To do
In the entries that follow, the lines from the one with "4th image of" through the one with "dented, serial 1771910150029." are the ones to write out, exactly and with both ends included. Nothing else should appear.

── Extracted entries ──

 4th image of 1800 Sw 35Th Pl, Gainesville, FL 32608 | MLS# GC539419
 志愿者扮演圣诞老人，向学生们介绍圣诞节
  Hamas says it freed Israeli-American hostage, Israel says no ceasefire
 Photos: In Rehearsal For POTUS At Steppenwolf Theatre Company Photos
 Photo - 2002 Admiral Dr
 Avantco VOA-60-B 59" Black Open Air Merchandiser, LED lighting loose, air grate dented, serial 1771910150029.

───
── Extracted entries ──

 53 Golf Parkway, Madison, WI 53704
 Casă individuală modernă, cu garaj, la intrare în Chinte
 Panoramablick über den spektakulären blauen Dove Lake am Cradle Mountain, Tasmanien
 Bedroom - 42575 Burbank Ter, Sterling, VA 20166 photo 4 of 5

───

Problem solution
 4th image of 1800 Sw 35Th Pl, Gainesville, FL 32608 | MLS# GC539419
 志愿者扮演圣诞老人，向学生们介绍圣诞节
  Hamas says it freed Israeli-American hostage, Israel says no ceasefire
 Photos: In Rehearsal For POTUS At Steppenwolf Theatre Company Photos
 Photo - 2002 Admiral Dr
 Avantco VOA-60-B 59" Black Open Air Merchandiser, LED lighting loose, air grate dented, serial 1771910150029.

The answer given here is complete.